American troops liberated the concentration camp at Landsberg, near Munich, on April 27, 1945. The U.S. military ordered the townspeople, Germans, to help dispose of the bodies of prisoners from the Landsberg concentration camp.
The Ransburg concentration camp was part of the Kaufering concentration camp complex (Kaufering VII), which was a branch camp of the oldest Dachau concentration camp. It was under the command of the Dachau concentration camp of the German Reich. The Randsburg concentration camp has been preserved as the "European Holocaust Memorial. Under the orders of just 11 Nazi German SS officers in the Kaufeling concentration camp complex, some 14,500 Jewish prisoners were murdered over a period of about 10 months before they were liberated by American forces on April 27, 1945.
On June 20, 1944, the Kaufeling concentration camp complex was built in the Landsberg am Lech area, consisting of 11 outposts of the Dachau concentration camp.
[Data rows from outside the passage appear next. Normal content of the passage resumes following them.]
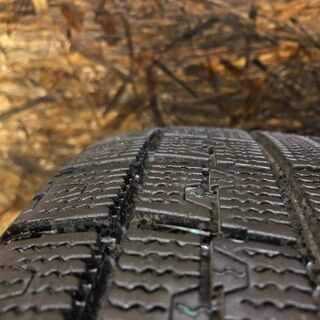 TOYO GARIT G5 205/60R16 16インチ スタッドレス 4本 2019年製 バリ溝 アクセラセダン ジェイド SAI　アコード ノア等　(MTL55) クレジットカード QR決済可能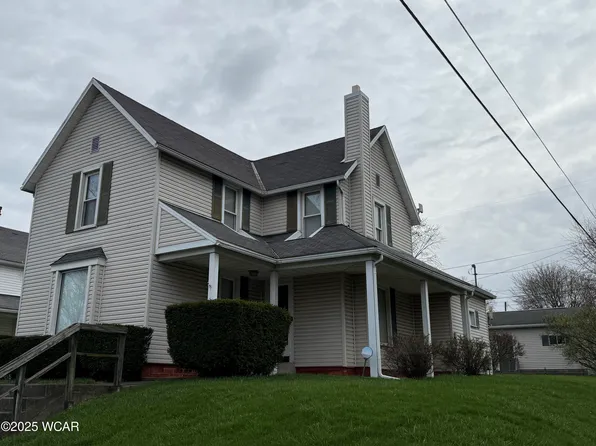 50 Resch St, Kenton, OH 43326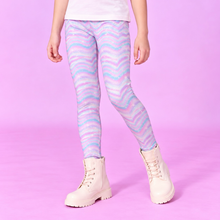 Cargar imagen en el visor de la galería, Leggins Vikita Multicolor - 81002
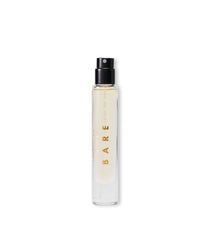 Victoria's Secret Bare frasco mini para llevar en el bolso.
Eleven concentration camps, numbered I-XI, were built in the Kaufeling concentration camp complex to produce bombers. Three semi-subterranean bomb-proof bunkers (facilities for defending against attacks) were built for the production of German fighter planes under the supervision of the Organisation Todt (Nazi Germany's military and civilian construction contractor), mainly using the labor of Jewish forced laborers.
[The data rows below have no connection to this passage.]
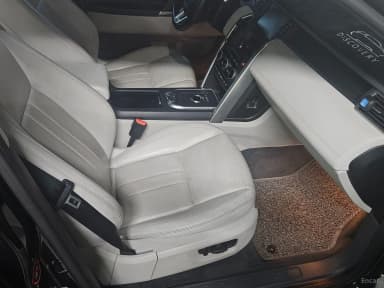 Discovery Sports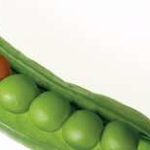 green-pea-pod-with-one-red-pea-among-green-ones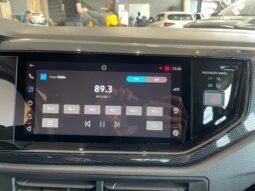 Volkswagen Polo 2025 completo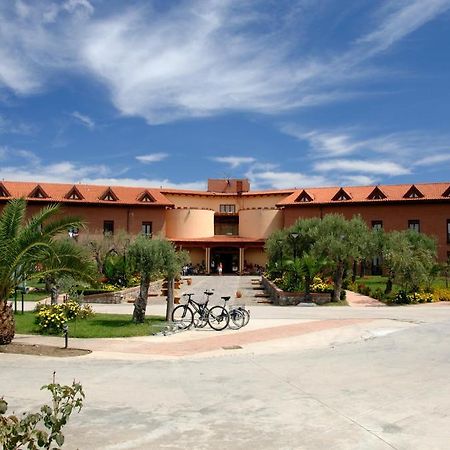 Corte dei Greci Resort&Spa Cariati Esterno foto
About 23,000 concentration camp prisoners were deported to the Kaufeling concentration camp complex within about 10 months of their liberation on June 18, 1944, to April 27, 1945. Approximately 6,500 identified prisoners died in the concentration camps. Their bodies were buried in mass graves near Kaufeling and Landsberg. This number of victims does not include concentration camp prisoners who were deported to Auschwitz-Birkenau or other concentration camps and subsequently murdered, nor does it include victims of the death marches. With the exception of a few corpses, almost all traces of the concentration camp complex Kaufeling have disappeared. Only the Landsberg concentration camp (Kaufeling VII), which was part of the former Kaufeling concentration camp complex, has preserved some buildings and above-ground monuments.